- WORK INSTRUCTIONS -
Output only the lines that run from the line holding "Smoke and flames" to the end of the data below, including both ends, without any pictures.
╔══
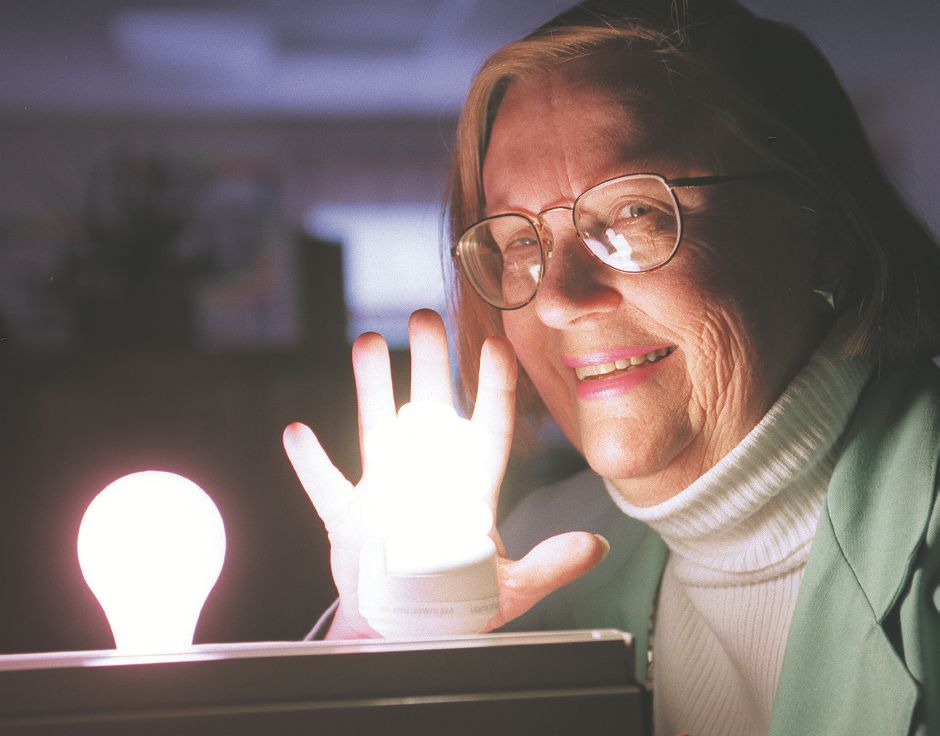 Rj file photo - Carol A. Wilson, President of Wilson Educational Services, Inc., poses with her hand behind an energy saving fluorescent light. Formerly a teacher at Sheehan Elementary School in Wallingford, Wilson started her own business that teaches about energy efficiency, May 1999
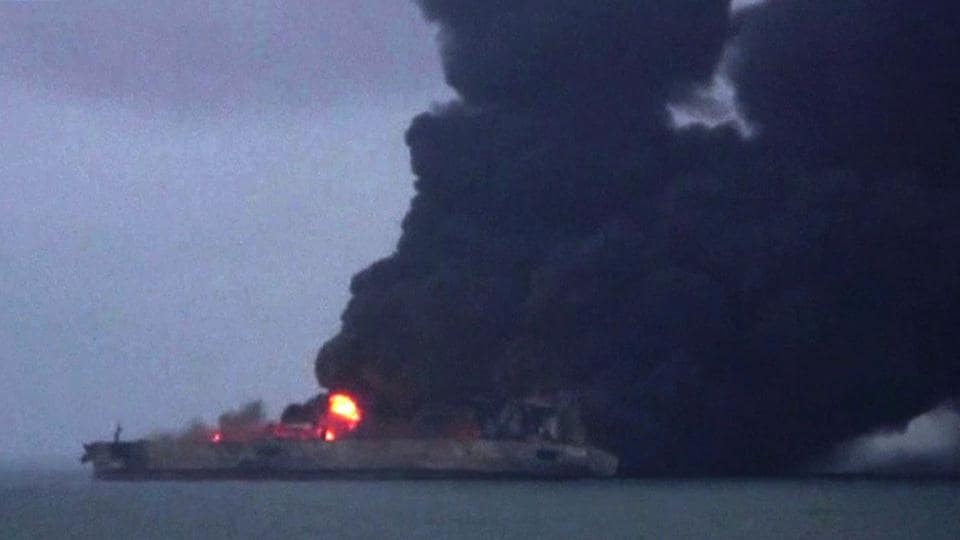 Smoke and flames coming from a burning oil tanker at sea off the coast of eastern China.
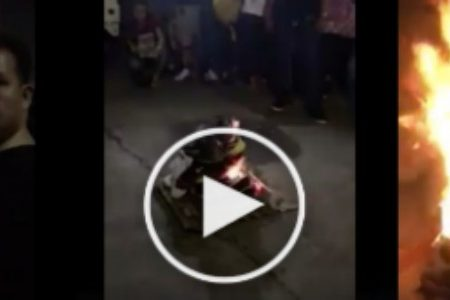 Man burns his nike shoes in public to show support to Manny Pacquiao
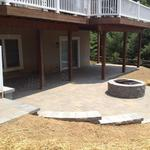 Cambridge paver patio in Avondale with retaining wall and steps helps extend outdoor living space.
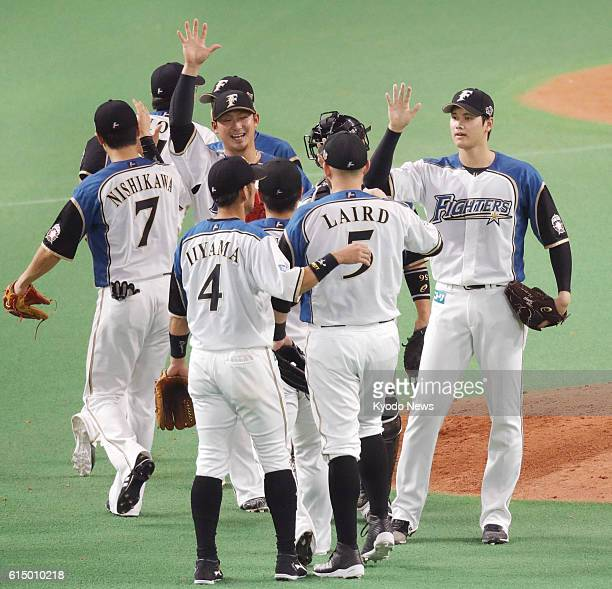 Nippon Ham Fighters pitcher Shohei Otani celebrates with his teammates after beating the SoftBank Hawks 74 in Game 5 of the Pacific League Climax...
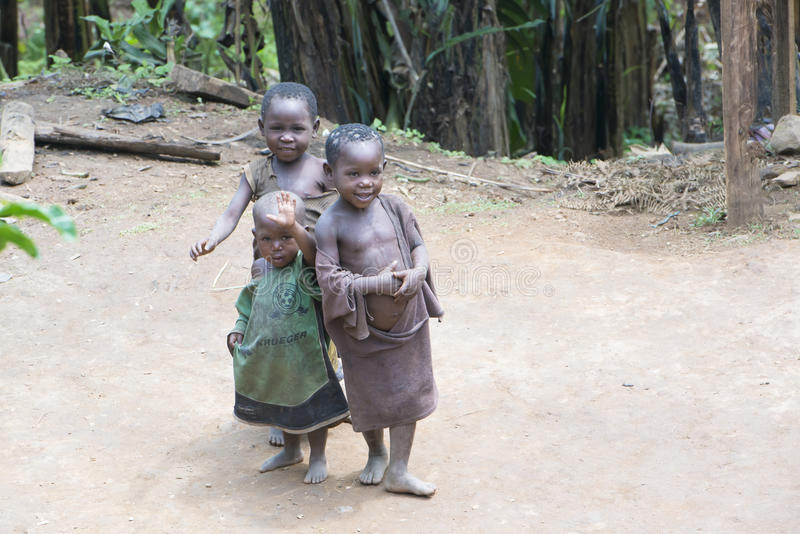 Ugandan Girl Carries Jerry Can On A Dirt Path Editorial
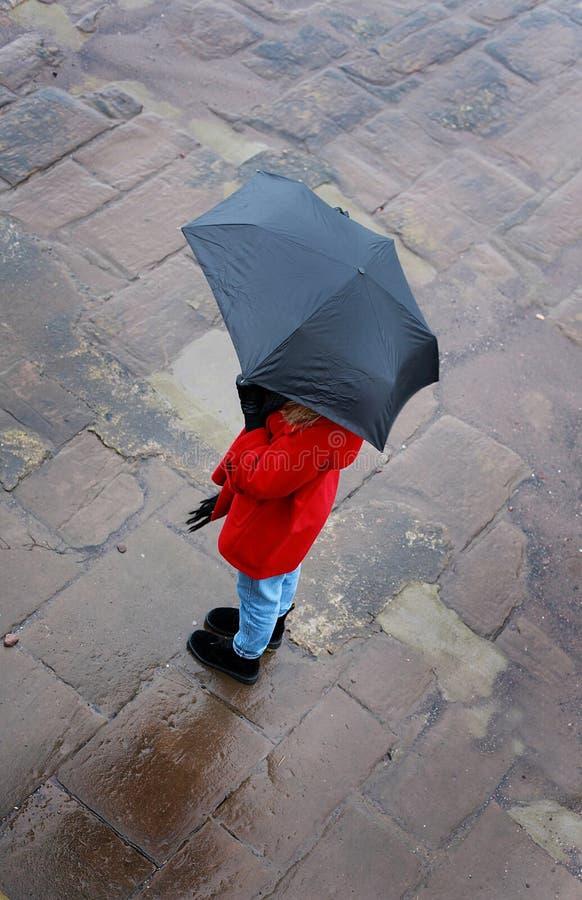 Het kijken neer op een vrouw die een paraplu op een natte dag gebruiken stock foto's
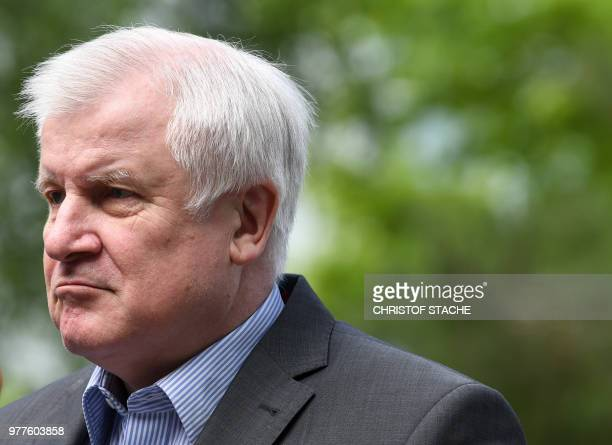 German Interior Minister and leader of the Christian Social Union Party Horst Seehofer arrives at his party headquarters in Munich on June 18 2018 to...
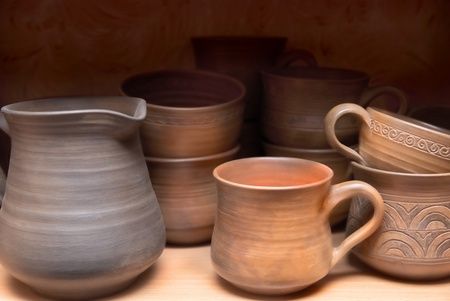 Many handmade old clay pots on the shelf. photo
╚══
- SOLUTION TO THIS PROBLEM -
 Smoke and flames coming from a burning oil tanker at sea off the coast of eastern China.
 Man burns his nike shoes in public to show support to Manny Pacquiao
 Cambridge paver patio in Avondale with retaining wall and steps helps extend outdoor living space.
 Nippon Ham Fighters pitcher Shohei Otani celebrates with his teammates after beating the SoftBank Hawks 74 in Game 5 of the Pacific League Climax...
 Ugandan Girl Carries Jerry Can On A Dirt Path Editorial
 Het kijken neer op een vrouw die een paraplu op een natte dag gebruiken stock foto's
 German Interior Minister and leader of the Christian Social Union Party Horst Seehofer arrives at his party headquarters in Munich on June 18 2018 to...
 Many handmade old clay pots on the shelf. photo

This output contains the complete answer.